For these you just put in a more complicated pattern representing the
address calculation that happens. For example, with "(an, dn)" the
address is "an+dn" so you'd write your pattern as: "(store i32:$Dn,
(add i32:$An, i32:$Dm)". For the "Dn.W" variants you'll probably want
to throw a trunc in there.

And for the offset ones you'll want to define an "offsetimm" (or
whatever your preferred name is) instance of ImmLeaf with i32 type
(because addresses are 32-bits) but only accepting signed 16-bit
values that can actually be encoded:

def offsetimm : ImmLeaf<i32, [{ return Imm >= -32768 && Imm <= 32767; }]>;
[...]
(store i32:$Dn, (add i32:$An, offsetimm:$imm))
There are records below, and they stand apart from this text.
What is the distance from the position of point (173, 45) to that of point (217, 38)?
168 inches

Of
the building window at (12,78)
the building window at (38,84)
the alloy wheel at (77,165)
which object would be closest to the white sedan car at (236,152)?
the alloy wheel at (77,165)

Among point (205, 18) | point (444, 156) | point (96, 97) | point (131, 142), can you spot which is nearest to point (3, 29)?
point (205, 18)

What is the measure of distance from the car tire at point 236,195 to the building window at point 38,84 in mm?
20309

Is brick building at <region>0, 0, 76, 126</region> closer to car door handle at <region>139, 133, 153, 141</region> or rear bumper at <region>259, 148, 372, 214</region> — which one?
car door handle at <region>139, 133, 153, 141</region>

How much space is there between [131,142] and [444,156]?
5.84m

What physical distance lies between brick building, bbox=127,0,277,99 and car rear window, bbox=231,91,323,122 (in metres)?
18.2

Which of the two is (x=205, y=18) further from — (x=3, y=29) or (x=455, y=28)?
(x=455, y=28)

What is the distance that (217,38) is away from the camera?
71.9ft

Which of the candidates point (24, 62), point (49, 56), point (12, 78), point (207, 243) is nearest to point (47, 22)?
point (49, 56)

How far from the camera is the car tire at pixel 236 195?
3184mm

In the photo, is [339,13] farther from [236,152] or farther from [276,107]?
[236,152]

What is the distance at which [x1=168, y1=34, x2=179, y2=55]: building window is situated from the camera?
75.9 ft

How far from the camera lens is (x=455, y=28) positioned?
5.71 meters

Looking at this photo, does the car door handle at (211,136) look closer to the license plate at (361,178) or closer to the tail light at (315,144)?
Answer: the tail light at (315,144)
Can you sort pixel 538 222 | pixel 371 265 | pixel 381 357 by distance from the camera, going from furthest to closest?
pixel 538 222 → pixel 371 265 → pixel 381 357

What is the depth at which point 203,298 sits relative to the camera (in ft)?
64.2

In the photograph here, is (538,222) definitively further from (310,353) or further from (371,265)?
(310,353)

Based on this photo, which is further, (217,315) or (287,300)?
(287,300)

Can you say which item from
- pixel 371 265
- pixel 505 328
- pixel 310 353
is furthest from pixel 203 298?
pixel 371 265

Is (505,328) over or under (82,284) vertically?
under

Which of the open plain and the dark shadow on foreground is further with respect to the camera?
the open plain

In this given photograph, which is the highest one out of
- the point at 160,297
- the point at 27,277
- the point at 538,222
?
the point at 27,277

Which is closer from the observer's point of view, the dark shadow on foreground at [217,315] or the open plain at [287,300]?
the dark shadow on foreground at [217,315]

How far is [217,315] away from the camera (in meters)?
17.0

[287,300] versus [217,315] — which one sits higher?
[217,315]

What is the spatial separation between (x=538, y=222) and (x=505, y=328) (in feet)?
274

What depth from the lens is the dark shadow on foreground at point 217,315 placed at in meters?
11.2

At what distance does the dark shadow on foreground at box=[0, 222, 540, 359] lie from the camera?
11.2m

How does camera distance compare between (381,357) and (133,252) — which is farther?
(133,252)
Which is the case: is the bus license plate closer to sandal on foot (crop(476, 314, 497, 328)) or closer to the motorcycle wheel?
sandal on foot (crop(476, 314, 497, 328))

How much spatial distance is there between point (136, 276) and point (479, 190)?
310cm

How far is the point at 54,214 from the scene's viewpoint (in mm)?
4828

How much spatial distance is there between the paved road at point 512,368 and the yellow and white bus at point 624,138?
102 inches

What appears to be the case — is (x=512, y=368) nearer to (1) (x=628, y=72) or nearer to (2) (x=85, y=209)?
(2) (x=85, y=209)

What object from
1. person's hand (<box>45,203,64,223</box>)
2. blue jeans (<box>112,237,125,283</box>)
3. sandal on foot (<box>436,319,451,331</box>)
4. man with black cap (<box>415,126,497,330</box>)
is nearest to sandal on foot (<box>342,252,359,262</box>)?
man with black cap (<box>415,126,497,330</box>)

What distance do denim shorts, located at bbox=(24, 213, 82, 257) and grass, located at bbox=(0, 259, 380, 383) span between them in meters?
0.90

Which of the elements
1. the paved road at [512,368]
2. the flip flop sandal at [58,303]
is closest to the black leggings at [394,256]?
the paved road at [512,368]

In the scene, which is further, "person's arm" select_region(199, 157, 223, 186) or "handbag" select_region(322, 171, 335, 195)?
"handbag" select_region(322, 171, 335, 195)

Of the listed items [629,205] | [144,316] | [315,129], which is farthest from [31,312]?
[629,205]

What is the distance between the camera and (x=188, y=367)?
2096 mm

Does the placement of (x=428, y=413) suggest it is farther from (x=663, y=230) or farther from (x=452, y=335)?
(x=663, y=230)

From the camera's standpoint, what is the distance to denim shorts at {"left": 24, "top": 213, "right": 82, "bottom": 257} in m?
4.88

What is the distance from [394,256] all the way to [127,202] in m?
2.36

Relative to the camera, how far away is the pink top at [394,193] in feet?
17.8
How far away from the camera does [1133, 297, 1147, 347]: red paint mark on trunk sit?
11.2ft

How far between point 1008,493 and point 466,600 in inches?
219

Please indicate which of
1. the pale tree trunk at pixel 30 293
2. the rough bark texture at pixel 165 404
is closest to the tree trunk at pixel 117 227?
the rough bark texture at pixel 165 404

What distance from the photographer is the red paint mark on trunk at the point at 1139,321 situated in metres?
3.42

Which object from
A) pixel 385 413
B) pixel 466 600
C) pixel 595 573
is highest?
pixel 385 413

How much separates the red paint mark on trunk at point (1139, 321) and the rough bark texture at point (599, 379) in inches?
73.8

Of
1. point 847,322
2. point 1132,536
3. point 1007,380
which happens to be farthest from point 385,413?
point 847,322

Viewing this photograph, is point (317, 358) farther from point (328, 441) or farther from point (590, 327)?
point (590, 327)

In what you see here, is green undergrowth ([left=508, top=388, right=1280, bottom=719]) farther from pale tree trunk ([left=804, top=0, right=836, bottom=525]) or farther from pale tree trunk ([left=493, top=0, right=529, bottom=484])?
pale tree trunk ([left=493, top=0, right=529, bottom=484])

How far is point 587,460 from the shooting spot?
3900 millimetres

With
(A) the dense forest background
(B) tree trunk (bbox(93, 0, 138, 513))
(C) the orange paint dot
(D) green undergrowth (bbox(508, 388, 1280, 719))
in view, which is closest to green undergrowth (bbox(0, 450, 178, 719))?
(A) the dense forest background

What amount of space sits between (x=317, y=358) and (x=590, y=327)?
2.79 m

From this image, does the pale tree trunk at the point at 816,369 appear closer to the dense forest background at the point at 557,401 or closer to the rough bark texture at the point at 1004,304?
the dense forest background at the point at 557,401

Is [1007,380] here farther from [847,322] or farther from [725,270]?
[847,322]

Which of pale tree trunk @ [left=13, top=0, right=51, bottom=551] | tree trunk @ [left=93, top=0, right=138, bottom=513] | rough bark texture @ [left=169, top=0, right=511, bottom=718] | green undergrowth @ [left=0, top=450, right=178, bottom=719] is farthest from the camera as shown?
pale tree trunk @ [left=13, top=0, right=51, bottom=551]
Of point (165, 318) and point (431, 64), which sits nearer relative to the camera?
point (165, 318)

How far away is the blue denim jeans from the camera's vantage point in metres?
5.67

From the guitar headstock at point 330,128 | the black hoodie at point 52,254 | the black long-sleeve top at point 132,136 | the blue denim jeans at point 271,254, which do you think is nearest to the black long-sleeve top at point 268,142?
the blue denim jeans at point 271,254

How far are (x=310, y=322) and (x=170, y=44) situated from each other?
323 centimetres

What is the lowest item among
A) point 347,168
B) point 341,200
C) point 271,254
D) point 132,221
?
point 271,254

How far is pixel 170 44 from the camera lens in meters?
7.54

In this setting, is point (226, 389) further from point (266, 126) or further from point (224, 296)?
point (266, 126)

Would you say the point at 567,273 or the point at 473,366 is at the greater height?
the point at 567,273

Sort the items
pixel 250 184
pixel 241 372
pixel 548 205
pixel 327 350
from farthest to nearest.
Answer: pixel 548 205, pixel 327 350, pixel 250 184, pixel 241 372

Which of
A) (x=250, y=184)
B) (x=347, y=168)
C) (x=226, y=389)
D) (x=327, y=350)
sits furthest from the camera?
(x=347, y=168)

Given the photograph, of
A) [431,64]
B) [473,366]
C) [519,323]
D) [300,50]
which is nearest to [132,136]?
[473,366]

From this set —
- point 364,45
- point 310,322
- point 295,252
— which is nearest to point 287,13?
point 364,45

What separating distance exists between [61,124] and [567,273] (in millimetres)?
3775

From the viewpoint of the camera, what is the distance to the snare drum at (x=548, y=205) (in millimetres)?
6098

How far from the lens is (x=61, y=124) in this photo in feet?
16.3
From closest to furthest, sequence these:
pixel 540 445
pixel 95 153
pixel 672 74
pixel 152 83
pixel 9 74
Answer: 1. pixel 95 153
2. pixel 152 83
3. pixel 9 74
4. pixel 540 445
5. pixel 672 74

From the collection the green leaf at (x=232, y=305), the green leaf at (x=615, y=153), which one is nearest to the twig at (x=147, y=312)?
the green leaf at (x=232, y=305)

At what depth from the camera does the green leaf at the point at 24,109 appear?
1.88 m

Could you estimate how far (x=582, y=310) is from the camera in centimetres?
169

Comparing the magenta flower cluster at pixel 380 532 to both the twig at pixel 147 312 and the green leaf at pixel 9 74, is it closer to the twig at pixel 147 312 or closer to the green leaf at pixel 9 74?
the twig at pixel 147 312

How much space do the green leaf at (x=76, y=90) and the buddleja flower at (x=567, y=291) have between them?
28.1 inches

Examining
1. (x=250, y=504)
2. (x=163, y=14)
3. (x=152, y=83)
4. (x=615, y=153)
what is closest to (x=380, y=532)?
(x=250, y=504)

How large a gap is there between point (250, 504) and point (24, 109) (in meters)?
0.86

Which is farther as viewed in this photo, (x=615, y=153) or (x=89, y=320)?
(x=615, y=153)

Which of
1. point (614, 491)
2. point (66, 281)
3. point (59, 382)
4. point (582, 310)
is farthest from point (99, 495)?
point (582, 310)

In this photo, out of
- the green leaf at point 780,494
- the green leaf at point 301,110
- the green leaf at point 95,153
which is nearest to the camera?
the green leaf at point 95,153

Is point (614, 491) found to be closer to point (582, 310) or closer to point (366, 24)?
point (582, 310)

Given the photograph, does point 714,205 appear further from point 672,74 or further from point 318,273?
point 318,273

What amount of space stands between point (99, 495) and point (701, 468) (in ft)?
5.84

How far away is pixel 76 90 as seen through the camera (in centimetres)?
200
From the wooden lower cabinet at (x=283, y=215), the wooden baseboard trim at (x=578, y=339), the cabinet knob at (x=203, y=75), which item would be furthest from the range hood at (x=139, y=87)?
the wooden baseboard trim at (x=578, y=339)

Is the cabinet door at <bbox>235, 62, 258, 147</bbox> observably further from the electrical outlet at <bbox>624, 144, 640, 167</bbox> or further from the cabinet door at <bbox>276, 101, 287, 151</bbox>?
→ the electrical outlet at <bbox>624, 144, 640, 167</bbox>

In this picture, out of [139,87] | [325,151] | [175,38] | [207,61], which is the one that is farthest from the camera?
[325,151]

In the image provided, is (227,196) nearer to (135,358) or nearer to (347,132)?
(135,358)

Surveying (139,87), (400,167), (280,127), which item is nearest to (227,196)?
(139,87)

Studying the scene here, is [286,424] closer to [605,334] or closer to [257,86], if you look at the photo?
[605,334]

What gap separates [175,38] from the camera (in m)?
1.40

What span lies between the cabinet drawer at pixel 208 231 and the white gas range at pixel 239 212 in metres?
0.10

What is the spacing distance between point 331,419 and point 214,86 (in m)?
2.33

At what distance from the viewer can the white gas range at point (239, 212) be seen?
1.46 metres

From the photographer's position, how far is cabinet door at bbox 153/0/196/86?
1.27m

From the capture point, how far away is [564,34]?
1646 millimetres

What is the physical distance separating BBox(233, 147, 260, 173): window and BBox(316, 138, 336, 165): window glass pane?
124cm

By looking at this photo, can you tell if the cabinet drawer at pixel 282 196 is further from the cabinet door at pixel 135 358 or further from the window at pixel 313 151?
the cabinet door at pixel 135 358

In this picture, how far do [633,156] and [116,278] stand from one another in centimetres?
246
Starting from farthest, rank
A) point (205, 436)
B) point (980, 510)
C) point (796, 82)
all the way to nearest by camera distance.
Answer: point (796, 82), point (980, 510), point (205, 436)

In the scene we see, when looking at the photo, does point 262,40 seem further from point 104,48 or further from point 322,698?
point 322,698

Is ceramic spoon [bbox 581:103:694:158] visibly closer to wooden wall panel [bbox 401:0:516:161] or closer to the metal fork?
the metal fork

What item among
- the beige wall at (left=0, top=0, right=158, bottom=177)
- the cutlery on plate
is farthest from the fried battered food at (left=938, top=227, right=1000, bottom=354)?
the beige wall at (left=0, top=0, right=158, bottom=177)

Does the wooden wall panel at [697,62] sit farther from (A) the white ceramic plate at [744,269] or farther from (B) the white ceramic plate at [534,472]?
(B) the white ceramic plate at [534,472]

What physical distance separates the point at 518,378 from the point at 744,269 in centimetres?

The biggest wrinkle is that you probably want to defer choosing
whether to use An or Dn as the offset as long as possible. You could
either fix that up later (optimisation!) or try to define these
instructions to accept *both* Dn and An and then encode it properly.
I'm afraid I don't know enough about the 68k instruction set to be
sure which is better.

Cheers.

Tim.

As I said before, there’s a big difference between generating working m68k code and generating code that makes optimal use of the instruction set. I’d aim to get the former working first - use fairly naive mappings to instructions - and then look at peephole optimisations once you have some concrete cases of suboptimal code. It’s quite easy to have SelectionDAG emit instructions that are correct and then clean them up when you’re in the SSA machine instruction form.

David

That's very helpful, thank-you!

I've seen immediate offsets handled through an Operand define. How on earth does it know to put an offset into simm16 below along with the address in the register? It seems to be a more implicit way of doing the immediate add pattern you suggested, but I have no idea how this actually works.

def simm16 : Operand<i32>;

def mem : Operand<i32>
{
  let MIOperandInfo = (ops AR, simm16);
  let PrintMethod = "printMemOperand";
}

I prefer the explicit pattern method suggested, as I can understand what's going on, but I would really like to know how the Operand stuff actually works.

Thanks!